# Teks yang Diberikan
——————————
PADANG - Pertamina Patra Niaga Regional Sumatera Bagian Utara bersama Polda Sumatera Barat menggelar rapat koordinasi untuk memperkuat pengawasan penyaluran BBM dan LPG agar tetap tepat sasaran di Sumatera Barat, Kamis (23/4/2026).
Kegiatan ini dihadiri Kapolda Sumatera Barat, Dirreskrimsus, jajaran PJU Polda Sumbar, Hiswana Migas, mitra SPBU, agen LPG, pelaku industri, serta seluruh jajaran Polres se-Sumatera Barat.
Pertamina menyampaikan apresiasi kepada Polda Sumatera Barat atas pengungkapan kasus penyalahgunaan BBM dan LPG yang dinilai krusial dalam menjaga tata kelola distribusi energi.
Kondisi penyaluran BBM dan LPG di Sumatera Barat pasca penyesuaian harga dilaporkan relatif normal meski terdapat potensi lonjakan permintaan energi.
Berbagai langkah pengawasan terus diperkuat melalui koordinasi lintas sektor, peningkatan pengawasan lapangan, serta kolaborasi dengan pemangku kepentingan.
——————————
# Baris yang Disediakan
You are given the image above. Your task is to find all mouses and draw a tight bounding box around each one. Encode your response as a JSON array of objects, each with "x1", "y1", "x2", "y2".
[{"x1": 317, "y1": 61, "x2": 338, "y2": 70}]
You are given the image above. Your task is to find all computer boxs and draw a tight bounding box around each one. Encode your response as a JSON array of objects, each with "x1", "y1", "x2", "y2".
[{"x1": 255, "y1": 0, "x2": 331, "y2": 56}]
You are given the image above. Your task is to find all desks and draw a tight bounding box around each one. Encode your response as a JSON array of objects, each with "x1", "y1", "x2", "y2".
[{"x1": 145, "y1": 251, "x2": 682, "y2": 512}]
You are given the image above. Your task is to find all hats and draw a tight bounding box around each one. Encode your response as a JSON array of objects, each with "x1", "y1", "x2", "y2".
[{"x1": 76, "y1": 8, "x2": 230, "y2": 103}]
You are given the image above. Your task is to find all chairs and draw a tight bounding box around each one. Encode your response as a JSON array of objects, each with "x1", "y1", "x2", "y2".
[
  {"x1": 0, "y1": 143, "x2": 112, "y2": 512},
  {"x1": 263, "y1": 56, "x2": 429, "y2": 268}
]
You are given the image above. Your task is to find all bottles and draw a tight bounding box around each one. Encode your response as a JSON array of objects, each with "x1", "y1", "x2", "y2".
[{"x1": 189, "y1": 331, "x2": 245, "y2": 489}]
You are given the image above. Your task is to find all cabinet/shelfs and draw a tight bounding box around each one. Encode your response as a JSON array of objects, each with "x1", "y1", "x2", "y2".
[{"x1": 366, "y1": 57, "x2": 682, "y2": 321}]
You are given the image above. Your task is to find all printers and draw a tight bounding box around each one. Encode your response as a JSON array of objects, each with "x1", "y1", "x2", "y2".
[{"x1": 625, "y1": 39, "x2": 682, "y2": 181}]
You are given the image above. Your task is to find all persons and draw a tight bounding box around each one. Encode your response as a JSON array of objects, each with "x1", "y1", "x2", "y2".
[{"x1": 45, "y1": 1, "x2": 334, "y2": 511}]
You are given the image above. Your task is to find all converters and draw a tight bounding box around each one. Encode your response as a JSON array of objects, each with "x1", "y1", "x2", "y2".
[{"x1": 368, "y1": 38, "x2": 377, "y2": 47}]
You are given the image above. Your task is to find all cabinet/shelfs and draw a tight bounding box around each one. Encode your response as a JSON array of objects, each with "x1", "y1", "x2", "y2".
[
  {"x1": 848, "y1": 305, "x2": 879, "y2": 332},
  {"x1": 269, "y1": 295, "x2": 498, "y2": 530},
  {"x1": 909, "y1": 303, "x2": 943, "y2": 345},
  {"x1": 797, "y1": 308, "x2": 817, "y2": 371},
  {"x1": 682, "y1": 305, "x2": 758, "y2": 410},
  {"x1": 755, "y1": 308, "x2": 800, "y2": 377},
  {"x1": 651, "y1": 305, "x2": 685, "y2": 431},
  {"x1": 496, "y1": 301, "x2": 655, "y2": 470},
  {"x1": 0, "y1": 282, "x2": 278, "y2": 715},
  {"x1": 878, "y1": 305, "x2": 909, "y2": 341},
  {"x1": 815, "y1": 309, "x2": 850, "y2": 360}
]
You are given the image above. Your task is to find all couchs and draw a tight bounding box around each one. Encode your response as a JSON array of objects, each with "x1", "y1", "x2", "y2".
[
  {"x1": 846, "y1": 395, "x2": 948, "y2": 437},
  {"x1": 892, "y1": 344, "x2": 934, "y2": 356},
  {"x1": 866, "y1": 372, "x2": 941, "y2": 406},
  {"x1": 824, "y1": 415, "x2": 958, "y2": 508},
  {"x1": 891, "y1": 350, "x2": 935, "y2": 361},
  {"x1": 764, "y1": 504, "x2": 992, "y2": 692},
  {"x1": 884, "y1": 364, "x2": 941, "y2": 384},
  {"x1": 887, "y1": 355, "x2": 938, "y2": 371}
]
——————————
# Pertanyaan Materi
• 1. Menurut berita tentang pengawasan BBM dan LPG di Sumatera Barat, mengapa Pertamina menyampaikan apresiasi kepada Polda Sumatera Barat? Jawab dalam satu hingga tiga kalimat.
• 2. Teruskan berita tentang pengawasan BBM dan LPG di Sumatera Barat mulai dari kalimat terakhirnya.
Baris-baris di atas diambil dari sumber lain.

# Jawaban Latihan
• 1. Pertamina menyampaikan apresiasi karena Polda Sumatera Barat telah mengungkap kasus penyalahgunaan BBM dan LPG. Pengungkapan itu dinilai krusial dalam menjaga tata kelola distribusi energi.

• 2.
"Sinergi dengan aparat penegak hukum menjadi kunci untuk memastikan distribusi energi berjalan sesuai ketentuan dan tepat sasaran," ujar Area Manager Communication, Relations & CSR Pertamina Patra Niaga Regional Sumbagut, Fahrougi Andriani Sumampouw.Pertamina menegaskan komitmennya menjaga penyaluran BBM dan LPG bersubsidi agar diterima masyarakat yang berhak di tengah dinamika kebutuhan energi.
"Kami terus memastikan penyaluran energi subsidi berjalan optimal dengan dukungan aparat dan mitra penyalur," ungkap Sales Area Manager Retail Sumatera Barat, Fakhri Rizal Hasibuan.
Kapolda Sumatera Barat menegaskan seluruh jajaran Polres diperintahkan meningkatkan pengawasan di SPBU dan menindak tegas pelanggaran tanpa toleransi.
Langkah konkret penguatan komitmen dilakukan melalui penandatanganan pakta integritas oleh seluruh lembaga penyalur energi.